**READING TEXT**
*** Block opens ***

Automated multi-dimensional baselining

Context-rich data collection and baselining are the two fundamental pillars that anomaly detection is built on. A huge amount of high-quality and accurate data is necessary to determine baselines that can effectively be used to distinguish between normal and anomalous situations. This distinction however is often blurred due to high data fluctuation or simply because the definition of “normal” is very much context-specific and changes as applications, platforms, infrastructure, and algorithms evolve. This makes the generation of accurate alerts a real challenge.

When an alert is created for a situation that is indeed anomalous, it is a true positive, while if the situation is in fact normal, the alert is false positive. It's also possible that an abnormal situation is missed and therefore no alert is generated. This is characterized as a false negative. True negatives are normal cases that were correctly identified as non-anomalous events. To generate accurate alerts an anomaly detection system should aim at maximizing true positives and true negatives while minimizing false positives and false negatives. To achieve this goal, Dynatrace has developed an intelligent baselining approach.

Dynatrace AI learns the typical reference values of application and service response times, error rates, and traffic.

Traffic

Dynatrace application traffic anomaly detection is based on the assumption that most business traffic follows predictable daily and weekly traffic patterns. Dynatrace automatically learns each application's unique traffic patterns. Alerting on traffic spikes and drops begins after a learning period of one week because baselining requires a full week’s worth of traffic to learn daily and weekly patterns.

Following the learning period, Dynatrace forecasts the next week’s traffic and then compares the actual incoming application traffic with the prediction. If Dynatrace detects a statistically significant deviation from forecasted traffic levels, it raises an alert.

Error rate

Dynatrace also alerts on failures. Alerting on error rate increases begins once the baseline cube is ready and the application or service has run for at least 20% of a week (7 days).

For new services detected less than 24 hours ago, several adapted baselines are calculated in smaller intervals, enabling you to start monitoring as soon as possible. After the first 24-hour threshold is reached, adapted baselines are calculated at regular intervals on a daily basis.

Again, each baseline cube cell also contains the measured error rate. This perfectly adapts to individual browser versions that can show either a higher or lower error rate compared to other browser types.

Response time

For response times, Dynatrace collects references for the median (above which are the slowest 50% of all callers) and the 90th percentile (the slowest 10% of all callers). A slowdown event is raised if the typical response times for either the median or the 90th percentiles degrade.

*** Block closes ***

**WHAT TO WORK ON**
a) From the page on automated baselining, extract the stretch from "For new services" through "other browser types.".
b) Name every category of alert outcome that the page on automated baselining defines.
The material after this text was taken from a different source.

**INPUT DATA**
*** Block opens ***

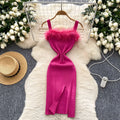 Summer Y2K Slit Tunic Slim Hip Midi Dress For Women Empire Patchwork Lace Dress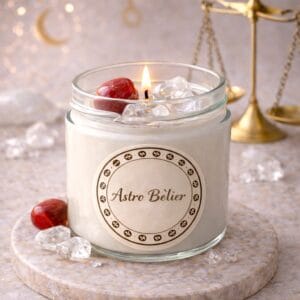 Bougie astro Bélier artisanale avec pierre jaspe rouge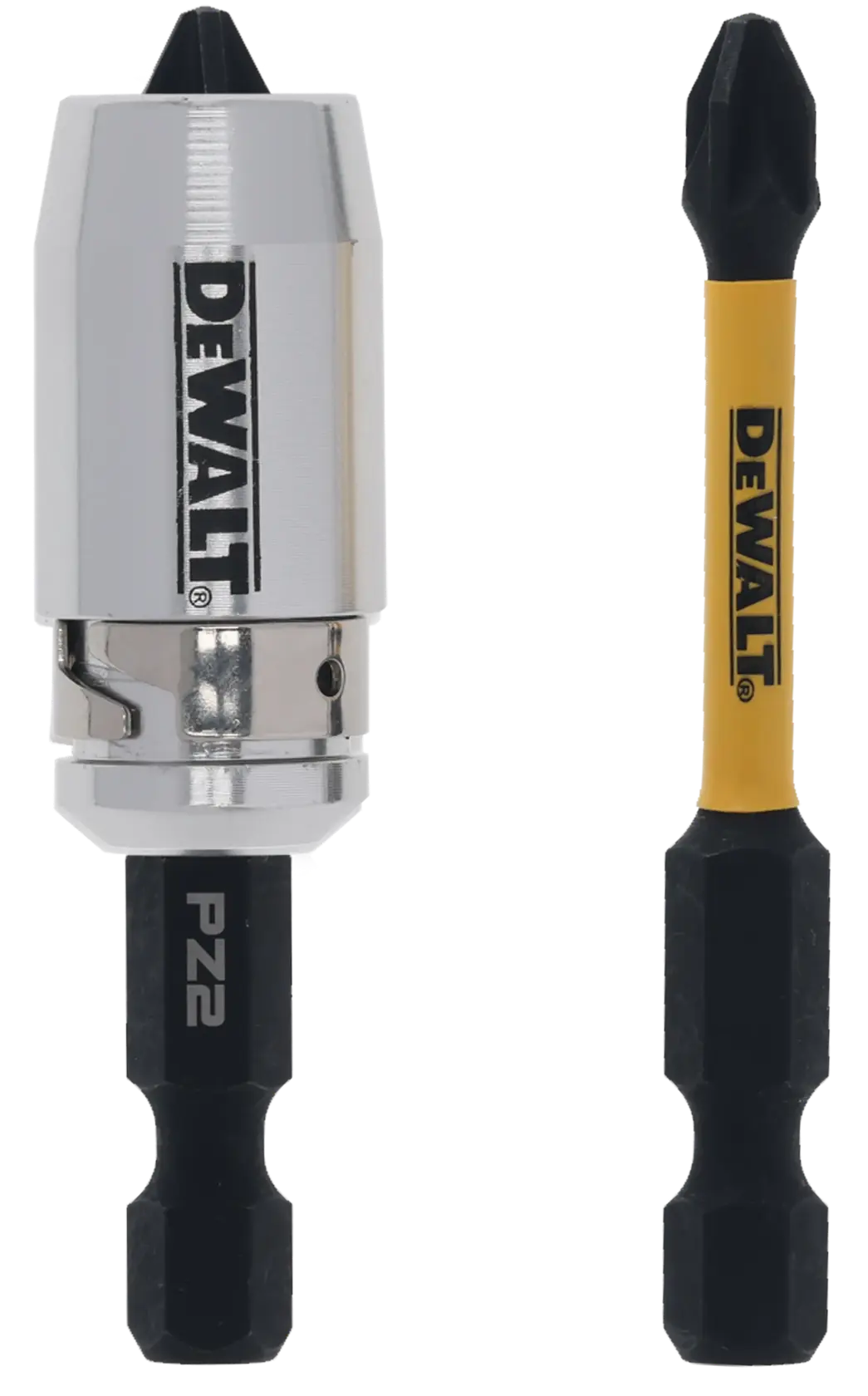 DEWALT DT70535T punta de destornillador con portapuntas, plateada y negra, en fondo blanco.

*** Block closes ***

**RESULTS BY TASK**
a)
For new services detected less than 24 hours ago, several adapted baselines are calculated in smaller intervals, enabling you to start monitoring as soon as possible. After the first 24-hour threshold is reached, adapted baselines are calculated at regular intervals on a daily basis.

Again, each baseline cube cell also contains the measured error rate. This perfectly adapts to individual browser versions that can show either a higher or lower error rate compared to other browser types.

b)
- True positive
- False positive
- False negative
- True negative